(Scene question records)
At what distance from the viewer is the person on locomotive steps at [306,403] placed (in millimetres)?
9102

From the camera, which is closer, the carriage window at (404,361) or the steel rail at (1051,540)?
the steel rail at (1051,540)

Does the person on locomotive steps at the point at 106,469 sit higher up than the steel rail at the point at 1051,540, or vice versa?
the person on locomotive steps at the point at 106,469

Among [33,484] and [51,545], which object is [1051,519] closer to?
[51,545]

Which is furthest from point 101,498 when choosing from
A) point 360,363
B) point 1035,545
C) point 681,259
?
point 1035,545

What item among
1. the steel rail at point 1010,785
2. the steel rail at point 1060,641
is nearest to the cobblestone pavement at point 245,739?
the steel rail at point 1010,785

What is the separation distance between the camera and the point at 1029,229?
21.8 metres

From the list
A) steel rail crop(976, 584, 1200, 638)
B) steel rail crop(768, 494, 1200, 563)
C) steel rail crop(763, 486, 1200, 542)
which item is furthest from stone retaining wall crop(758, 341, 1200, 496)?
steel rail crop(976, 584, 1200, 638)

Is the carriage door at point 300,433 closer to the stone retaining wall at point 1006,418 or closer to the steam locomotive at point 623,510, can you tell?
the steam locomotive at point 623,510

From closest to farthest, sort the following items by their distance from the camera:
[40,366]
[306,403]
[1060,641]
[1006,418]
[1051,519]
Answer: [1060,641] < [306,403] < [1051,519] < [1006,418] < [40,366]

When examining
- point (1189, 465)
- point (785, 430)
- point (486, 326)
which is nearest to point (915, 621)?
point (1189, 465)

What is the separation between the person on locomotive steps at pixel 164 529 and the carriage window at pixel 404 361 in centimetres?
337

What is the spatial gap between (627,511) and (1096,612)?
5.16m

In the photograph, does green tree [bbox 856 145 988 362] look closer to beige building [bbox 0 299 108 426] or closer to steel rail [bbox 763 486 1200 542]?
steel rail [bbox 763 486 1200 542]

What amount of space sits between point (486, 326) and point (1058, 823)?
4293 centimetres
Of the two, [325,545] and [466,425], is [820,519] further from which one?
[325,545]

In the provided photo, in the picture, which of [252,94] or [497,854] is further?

#### [PROBLEM STATEMENT]
Copy every one of the records above word for word, keeping each line as it stands.

#### [TASK RESULT]
At what distance from the viewer is the person on locomotive steps at [306,403] placed (in millimetres)?
9102

From the camera, which is closer, the carriage window at (404,361) or the steel rail at (1051,540)?
the steel rail at (1051,540)

Does the person on locomotive steps at the point at 106,469 sit higher up than the steel rail at the point at 1051,540, or vice versa?
the person on locomotive steps at the point at 106,469

Among [33,484] and [51,545], which object is [1051,519] closer to?
[51,545]

Which is furthest from point 101,498 when choosing from
A) point 360,363
B) point 1035,545
C) point 681,259
?
point 1035,545

What item among
1. the steel rail at point 1010,785
2. the steel rail at point 1060,641
is nearest to the cobblestone pavement at point 245,739?
the steel rail at point 1010,785

What is the separation distance between the camera and the point at 1029,229?
21.8 metres

From the list
A) steel rail crop(976, 584, 1200, 638)
B) steel rail crop(768, 494, 1200, 563)
C) steel rail crop(763, 486, 1200, 542)
which item is furthest from stone retaining wall crop(758, 341, 1200, 496)?
steel rail crop(976, 584, 1200, 638)

Is the carriage door at point 300,433 closer to the stone retaining wall at point 1006,418 or closer to the steam locomotive at point 623,510, can you tell?
the steam locomotive at point 623,510

From closest to farthest, sort the following items by their distance from the camera:
[40,366]
[306,403]
[1060,641]
[1006,418]
[1051,519]
Answer: [1060,641] < [306,403] < [1051,519] < [1006,418] < [40,366]

When examining
- point (1189, 465)
- point (785, 430)
- point (486, 326)
which is nearest to point (915, 621)?
point (1189, 465)

What is the separation between the person on locomotive steps at pixel 164 529 and the carriage window at pixel 404 361 in centimetres?
337

What is the spatial gap between (627,511) and (1096,612)?
5.16m

In the photograph, does green tree [bbox 856 145 988 362] look closer to beige building [bbox 0 299 108 426] or closer to steel rail [bbox 763 486 1200 542]?
steel rail [bbox 763 486 1200 542]

What amount of space sits between point (486, 326) and point (1058, 823)?
4293 centimetres
Of the two, [325,545] and [466,425], is [820,519] further from which one?
[325,545]

In the provided photo, in the picture, which of [252,94] or [497,854] is further?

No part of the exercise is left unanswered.